For all of these reasons including the need to establish tissue banks for processing the hAM, several groups are investigating alternatives to this material with both synthetic and natural materials being explored. These include fibrin glue [1], collagen membranes [12], [13], thermo-sensitive substrates [14] and synthetic polymer membranes [15], [16]. Of these only hAM and fibrin are currently routinely used as carriers for cell transfer in the clinic for corneal regeneration.

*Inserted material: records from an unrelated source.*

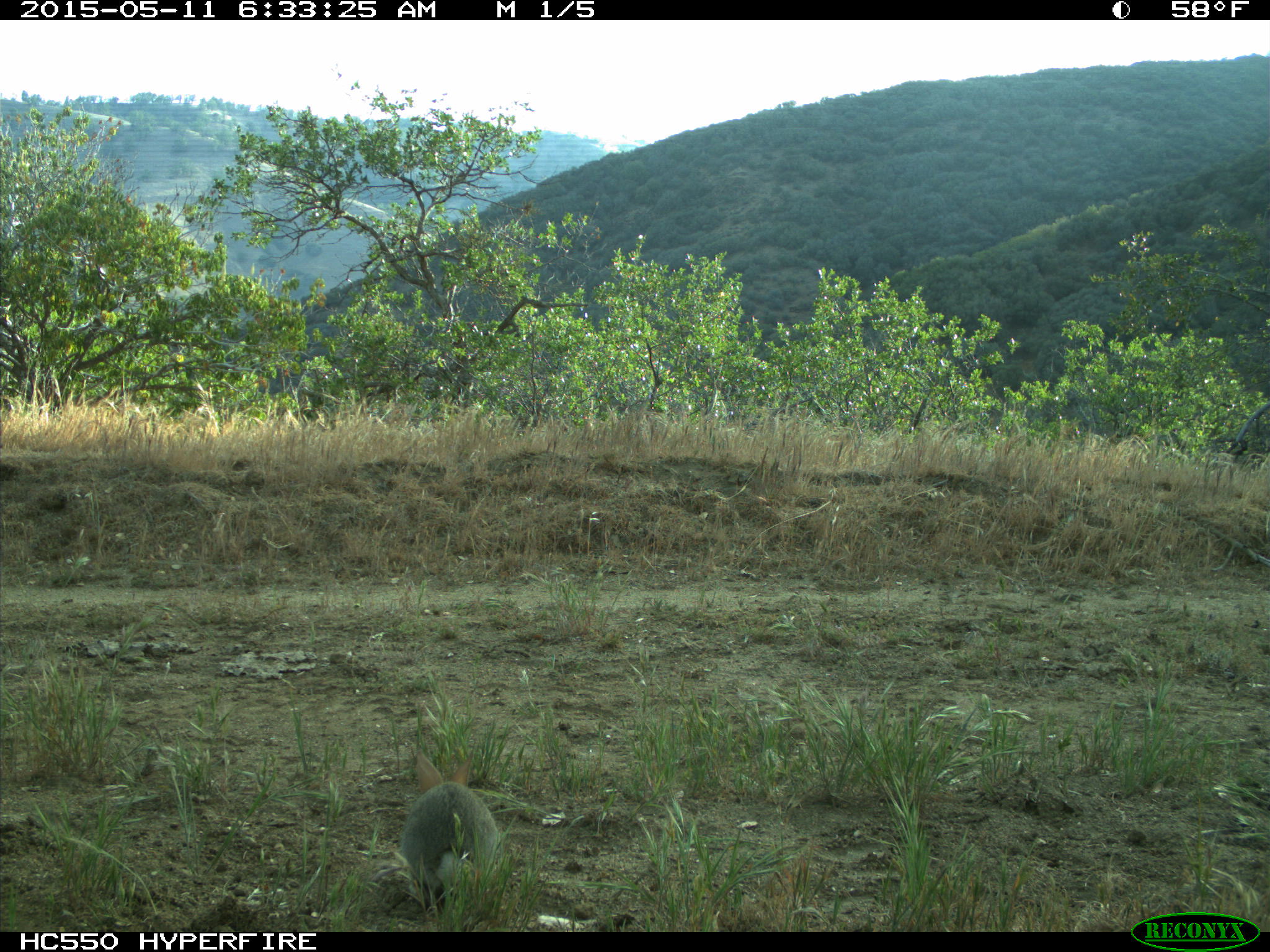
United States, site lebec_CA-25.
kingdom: Animalia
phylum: Chordata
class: Mammalia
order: Lagomorpha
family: Leporidae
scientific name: Leporidae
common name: rabbits and hares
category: unidentified rabbit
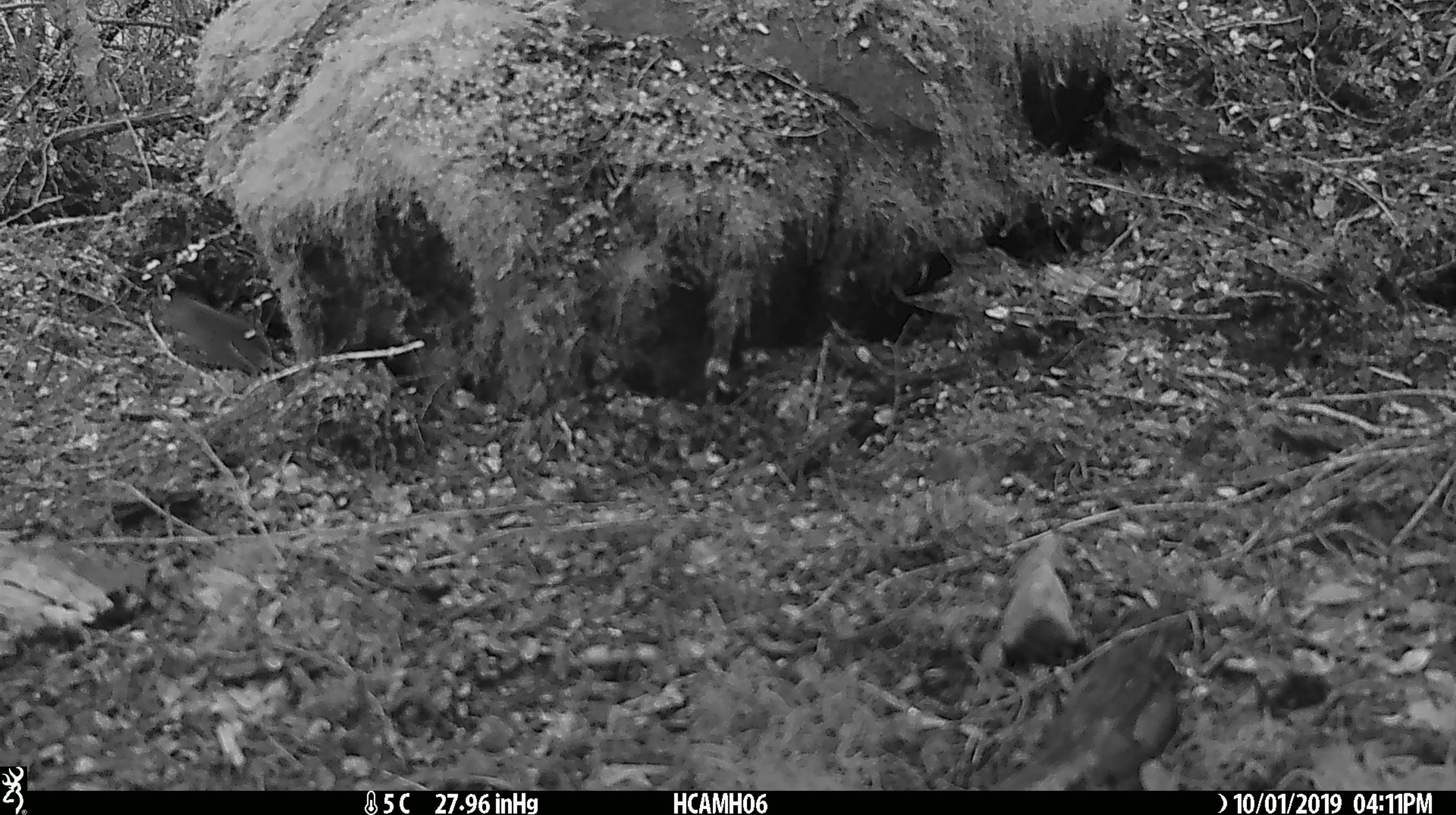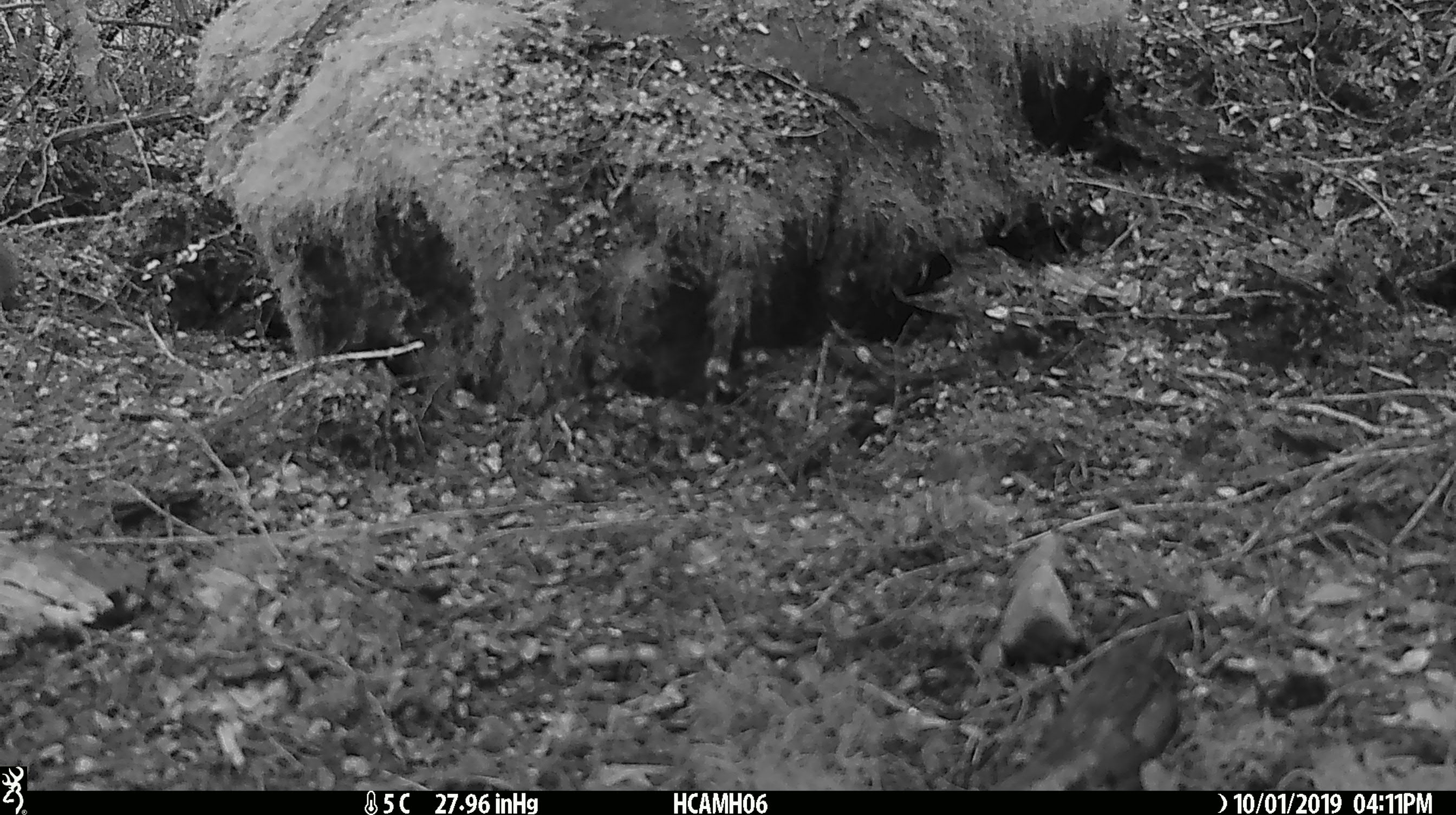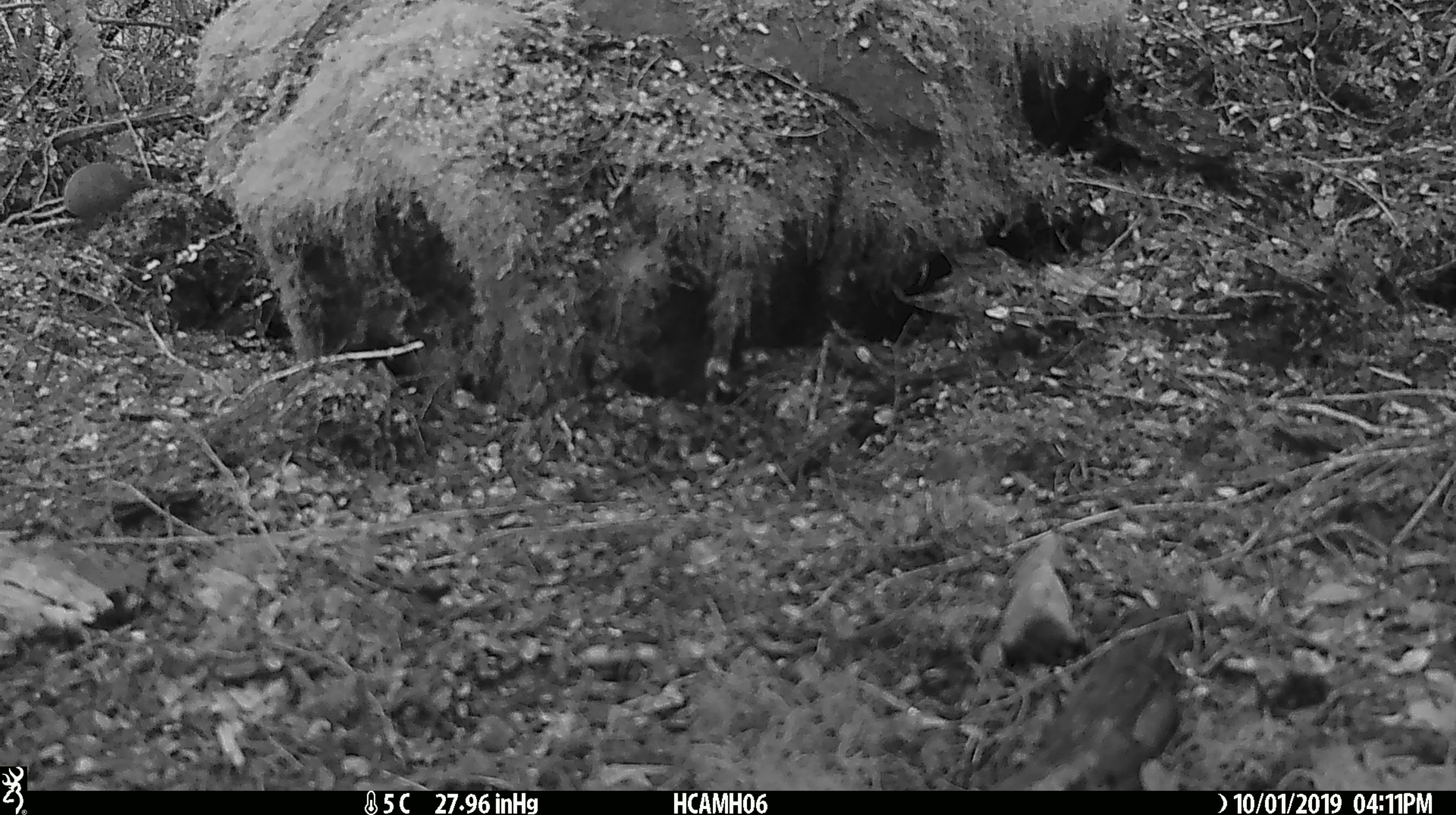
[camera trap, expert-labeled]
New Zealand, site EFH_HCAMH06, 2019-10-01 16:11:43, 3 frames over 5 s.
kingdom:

The desirable characteristics of a membrane for delivering LECs are that it provides secure attachment for the cells and supports their proliferation and migration. Additionally, it must be as low risk for clinical use as possible, i.e. ideally it must be sterilised using an acceptable sterilisation methodology. It must be capable of being fixed to the eye post culture with cells and for it to be successful it needs to degrade within a few weeks leaving LECs securely attached to the underlying cornea without eliciting an immune response. Thus we seek a membrane that will degrade predictably within a few weeks, support LEC attachment and subsequently deliver these cells securely attached to the cornea and which is capable of being produced, sterilised and stored reproducibly.

We selected poly(d,l-lactide-co-glycolide) (PLGA) for this purpose because it is biodegradable and non-cytotoxic, FDA approved and has been used for many years in products such as dissolvable sutures [17]. Such sutures are currently used in ocular surgeries and by varying the ratio of lactide to glycolide it is also possible to predict the degradation rates of these membranes in vivo [18].

In this study we examined the ability of these synthetic membranes to support the growth of isolated LECs, both in the presence and absence of feeder cells, and also its ability to support outgrowth of LEC from intact limbal tissue explants placed directly on the membranes. We looked at the rate of breakdown of the membranes with and without cells in vitro. We confirmed that both isolated cells and cells outgrown from limbal explants would transfer from these membranes as they broke down onto an ex vivo rabbit cornea model. Finally, we looked at the impact of γ-irradiation on the physical characteristics of the membrane and its breakdown in the presence of cells and also the ability of these membranes to be stored in the presence of desiccant for long term storage.